Saturday, March 15, 2003

Joi Ito has some ideas about how emergent democracy can avoid the pitfalls of mob rule and the lowest common denominator, and be structured to cultivate rather than repress important new ideas which will not be accepted by most people at first.

In Calvin's theory of how our brain works, he explains that the edges or parts of the surface of the brain which are not adjacent to many other areas is where new ideas form which can come back and influence the rest of the brain.

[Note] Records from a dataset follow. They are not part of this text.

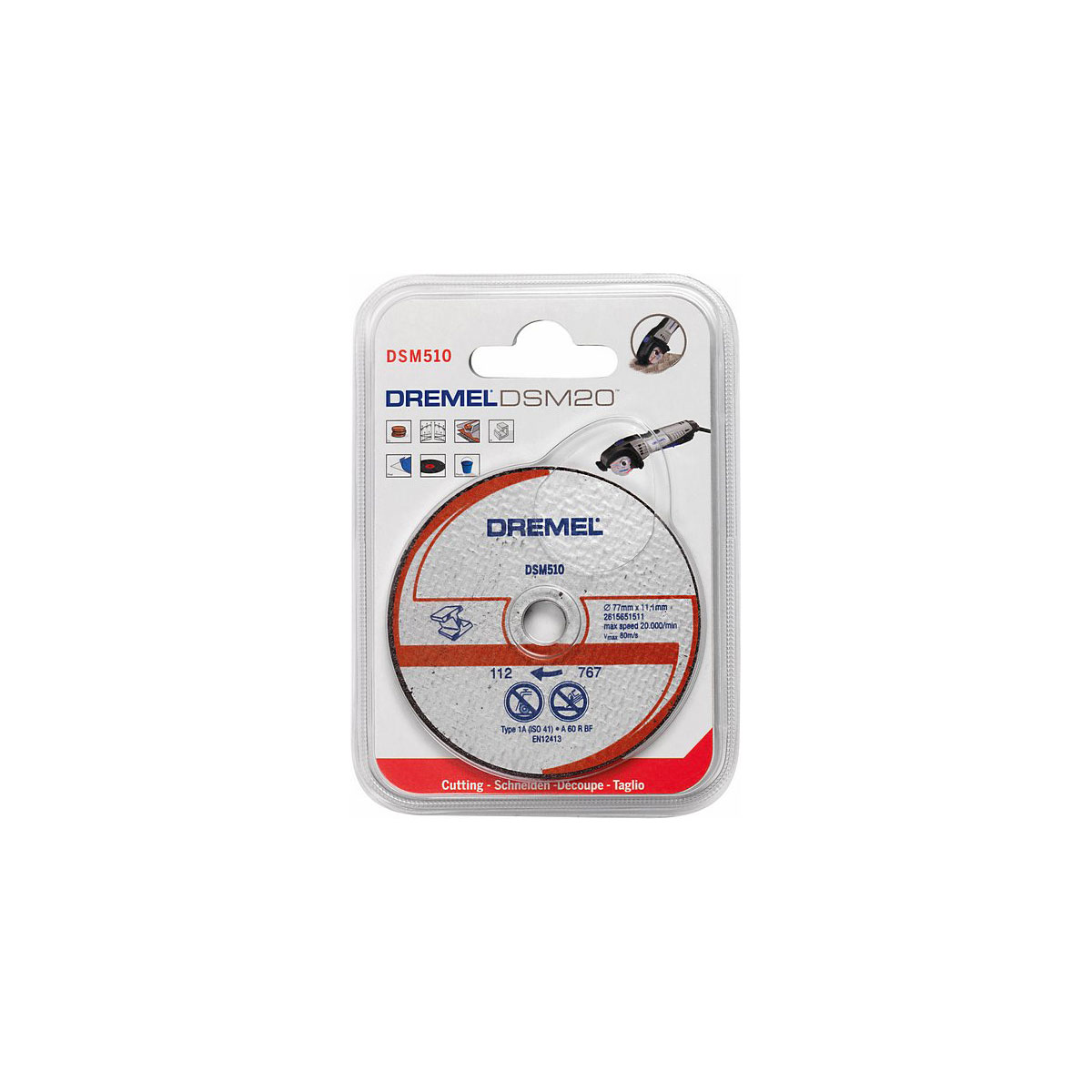 Dremel  Metall-Trennscheibe Durchmesser 77,0 mm Bild 2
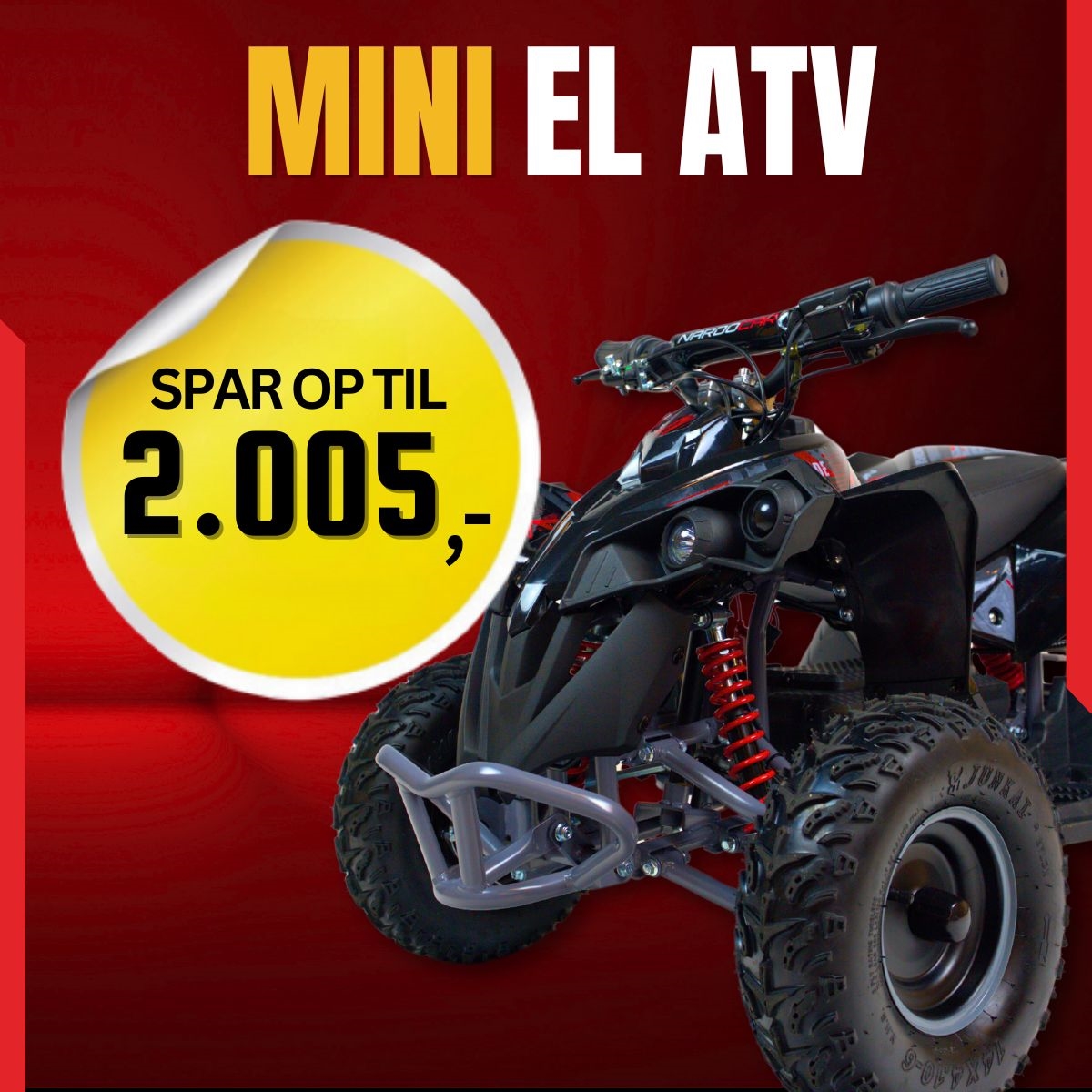 Sommer tilbud på Mini EL ATV'er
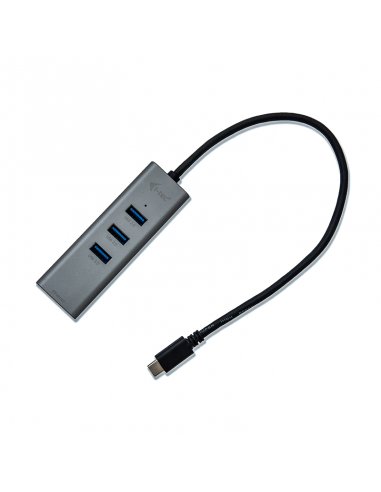 Hub i - tec usb - c con 3 puertos usb 3.0 y ethernet glan rj - 45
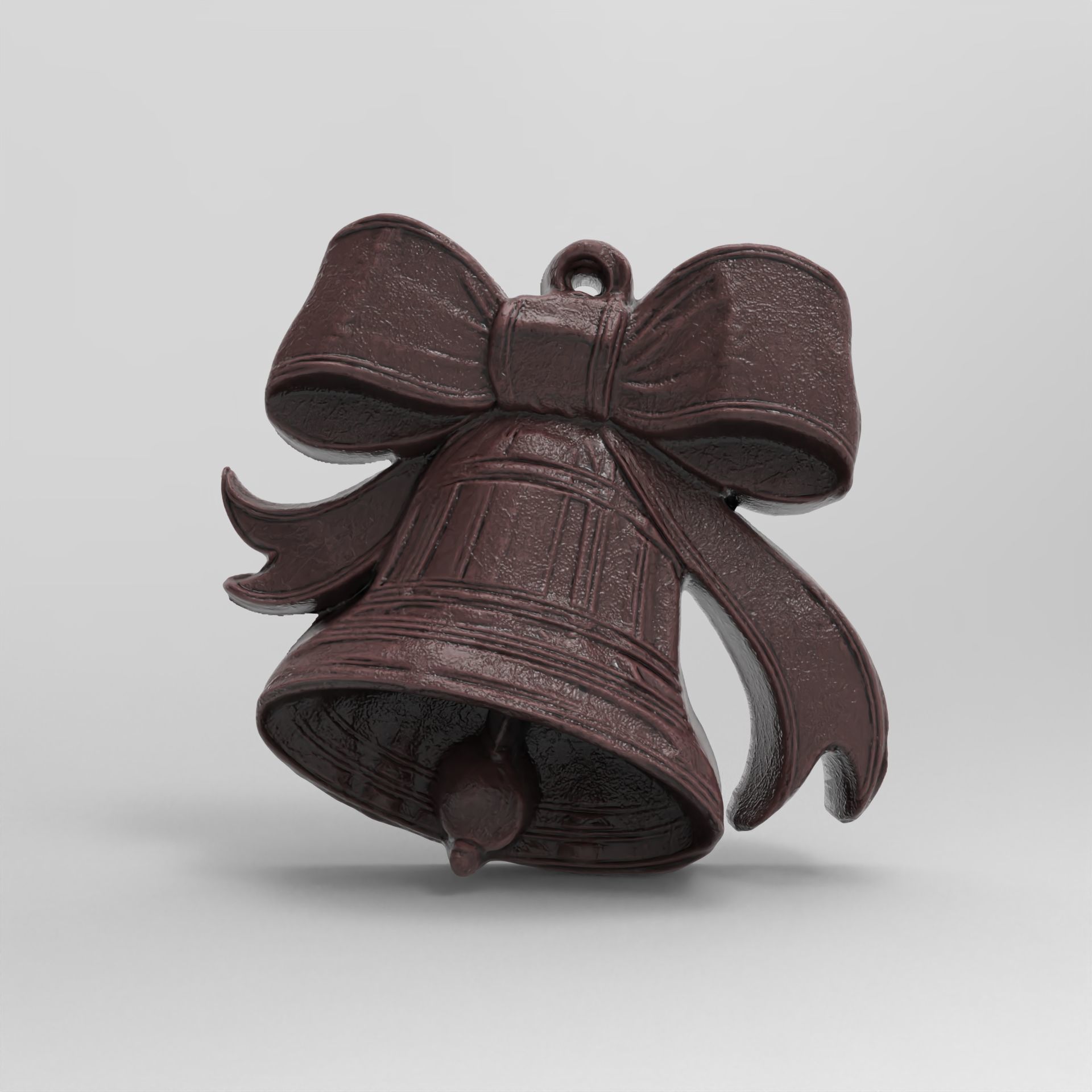 christmas bell decor  3D print model_1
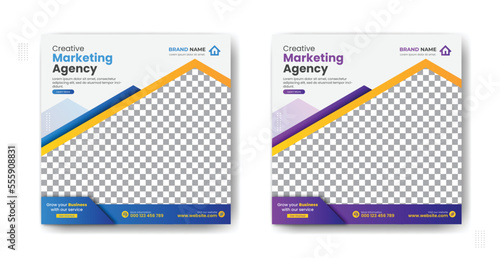 Digital marketing Social media post, Business Social media post, Instagram feed post, social media Banner ads design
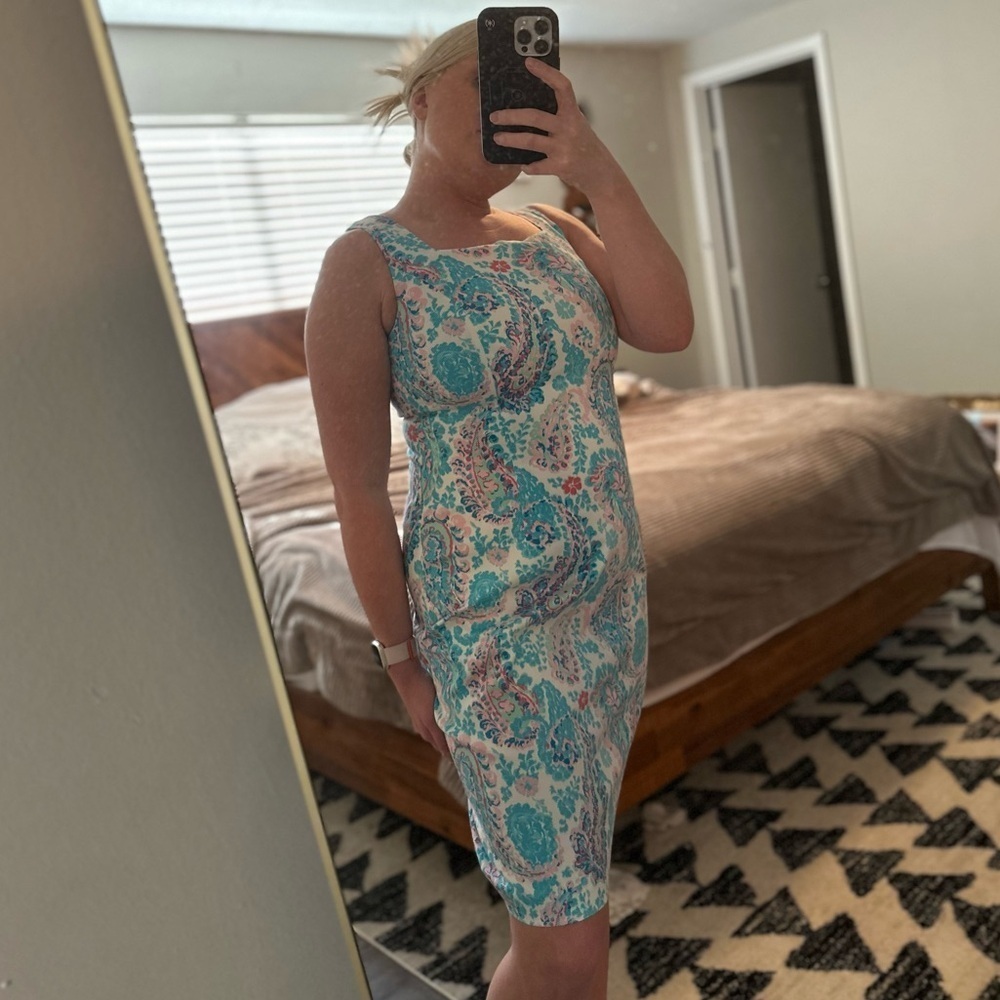 Talbots colorful paisley dress! Size 4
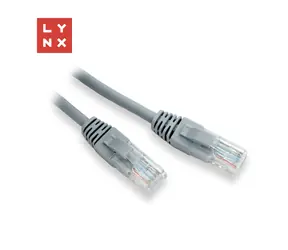 Lynx Patch kabel Cat5e šedá / UTP / 2m / CCA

In evolution and the theory of genetic drift and gene pools, it can be shown that when you have large populations, genes tend to stay more similar and drift more slowly but on islands with smaller gene pools, genes can go wild... like the Galapagos islands.

So I believe the trick is to have the various levels. The radical ideas and the great products come from small groups (the creative layer) to be allowed to work on a diverse set of ideas. When these ideas reach a certain level acceptability, the social level (the early adopters?) picks up the idea and "puts it on the radar." It then gives the opportunity for the idea to take a real shot at the masses. If you think about The Woz, I would say that the Home Brew Computer Club was the creative layer where the idea percolated. Then, Silicon Valley (the social layer) decided to give the idea a try. Eventually, it chanaged the world (the political layer). Many ideas don't make it past the first layer or the second.